***** 所给数据 *****

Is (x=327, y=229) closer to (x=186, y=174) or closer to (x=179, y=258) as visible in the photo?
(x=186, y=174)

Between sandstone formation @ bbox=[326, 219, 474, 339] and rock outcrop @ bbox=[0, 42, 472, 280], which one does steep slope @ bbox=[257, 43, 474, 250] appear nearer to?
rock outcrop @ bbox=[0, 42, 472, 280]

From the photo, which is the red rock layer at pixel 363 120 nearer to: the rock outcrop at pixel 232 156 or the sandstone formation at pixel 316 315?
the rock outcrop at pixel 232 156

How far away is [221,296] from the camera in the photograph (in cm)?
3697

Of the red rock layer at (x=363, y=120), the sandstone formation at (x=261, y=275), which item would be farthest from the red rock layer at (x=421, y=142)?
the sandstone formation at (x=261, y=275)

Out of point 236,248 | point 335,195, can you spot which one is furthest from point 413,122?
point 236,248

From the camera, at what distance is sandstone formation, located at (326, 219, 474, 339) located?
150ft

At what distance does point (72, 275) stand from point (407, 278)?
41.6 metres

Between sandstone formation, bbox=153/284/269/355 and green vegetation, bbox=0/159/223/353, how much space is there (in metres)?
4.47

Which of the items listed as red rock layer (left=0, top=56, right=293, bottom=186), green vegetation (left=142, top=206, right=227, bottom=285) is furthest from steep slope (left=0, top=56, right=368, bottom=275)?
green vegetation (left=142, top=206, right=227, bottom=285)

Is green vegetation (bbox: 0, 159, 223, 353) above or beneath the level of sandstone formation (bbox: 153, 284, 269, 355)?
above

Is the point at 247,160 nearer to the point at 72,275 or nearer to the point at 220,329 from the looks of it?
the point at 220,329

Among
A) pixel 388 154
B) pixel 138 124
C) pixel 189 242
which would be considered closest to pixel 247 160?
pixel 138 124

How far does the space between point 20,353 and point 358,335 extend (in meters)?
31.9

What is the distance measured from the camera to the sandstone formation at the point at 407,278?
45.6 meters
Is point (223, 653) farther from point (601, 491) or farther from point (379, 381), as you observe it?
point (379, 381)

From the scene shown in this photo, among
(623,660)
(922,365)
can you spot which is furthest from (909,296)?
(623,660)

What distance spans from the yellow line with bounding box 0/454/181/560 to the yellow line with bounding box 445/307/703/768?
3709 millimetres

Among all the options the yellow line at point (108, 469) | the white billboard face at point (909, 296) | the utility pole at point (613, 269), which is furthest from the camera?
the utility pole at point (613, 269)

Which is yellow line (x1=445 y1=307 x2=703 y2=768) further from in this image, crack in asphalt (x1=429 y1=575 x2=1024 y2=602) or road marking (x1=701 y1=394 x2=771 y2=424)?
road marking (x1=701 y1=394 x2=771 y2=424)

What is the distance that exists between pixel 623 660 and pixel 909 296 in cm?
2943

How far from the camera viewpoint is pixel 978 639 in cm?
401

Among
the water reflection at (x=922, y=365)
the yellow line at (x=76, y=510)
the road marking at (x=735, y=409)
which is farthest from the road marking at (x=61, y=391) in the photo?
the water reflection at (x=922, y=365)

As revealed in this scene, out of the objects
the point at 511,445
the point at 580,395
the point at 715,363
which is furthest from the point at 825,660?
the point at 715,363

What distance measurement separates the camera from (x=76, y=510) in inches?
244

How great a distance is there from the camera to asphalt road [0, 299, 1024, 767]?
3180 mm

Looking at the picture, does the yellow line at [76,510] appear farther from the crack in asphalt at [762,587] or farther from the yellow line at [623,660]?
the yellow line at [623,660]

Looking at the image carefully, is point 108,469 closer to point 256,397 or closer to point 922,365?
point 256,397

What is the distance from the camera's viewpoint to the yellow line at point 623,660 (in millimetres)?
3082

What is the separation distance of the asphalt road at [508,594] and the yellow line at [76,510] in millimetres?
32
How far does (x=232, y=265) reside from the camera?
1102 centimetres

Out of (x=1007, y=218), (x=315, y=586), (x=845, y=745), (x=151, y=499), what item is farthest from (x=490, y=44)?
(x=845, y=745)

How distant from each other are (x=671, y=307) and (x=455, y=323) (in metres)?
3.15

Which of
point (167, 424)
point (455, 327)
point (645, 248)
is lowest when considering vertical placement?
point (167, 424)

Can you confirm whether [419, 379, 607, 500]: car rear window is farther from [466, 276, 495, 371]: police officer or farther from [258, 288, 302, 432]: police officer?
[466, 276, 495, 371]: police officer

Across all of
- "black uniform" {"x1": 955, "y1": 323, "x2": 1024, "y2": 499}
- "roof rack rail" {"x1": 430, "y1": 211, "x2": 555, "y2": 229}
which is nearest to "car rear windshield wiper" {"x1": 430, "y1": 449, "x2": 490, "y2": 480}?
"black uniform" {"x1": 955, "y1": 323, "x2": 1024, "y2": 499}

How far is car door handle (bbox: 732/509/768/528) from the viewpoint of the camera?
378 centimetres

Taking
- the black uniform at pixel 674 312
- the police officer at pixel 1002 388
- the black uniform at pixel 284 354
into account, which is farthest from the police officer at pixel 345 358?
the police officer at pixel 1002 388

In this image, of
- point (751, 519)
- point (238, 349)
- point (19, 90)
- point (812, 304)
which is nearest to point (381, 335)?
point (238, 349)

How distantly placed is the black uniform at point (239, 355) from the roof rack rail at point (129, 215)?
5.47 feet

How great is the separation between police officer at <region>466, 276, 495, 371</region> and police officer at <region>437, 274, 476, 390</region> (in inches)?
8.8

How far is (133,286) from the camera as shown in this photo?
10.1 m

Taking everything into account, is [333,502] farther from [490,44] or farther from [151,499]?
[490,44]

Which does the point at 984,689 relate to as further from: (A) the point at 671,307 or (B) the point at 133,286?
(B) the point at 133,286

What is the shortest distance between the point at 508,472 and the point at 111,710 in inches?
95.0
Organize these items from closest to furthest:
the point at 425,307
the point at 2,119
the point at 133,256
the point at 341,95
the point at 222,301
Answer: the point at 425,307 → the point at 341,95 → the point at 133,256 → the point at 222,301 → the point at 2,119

*****

把上面条目中从含有“Organize these items”的那一行起，直到条目末尾的各行逐字照抄一遍，首尾两行都要包括。

练习答复 =>
Organize these items from closest to furthest:
the point at 425,307
the point at 2,119
the point at 133,256
the point at 341,95
the point at 222,301
Answer: the point at 425,307 → the point at 341,95 → the point at 133,256 → the point at 222,301 → the point at 2,119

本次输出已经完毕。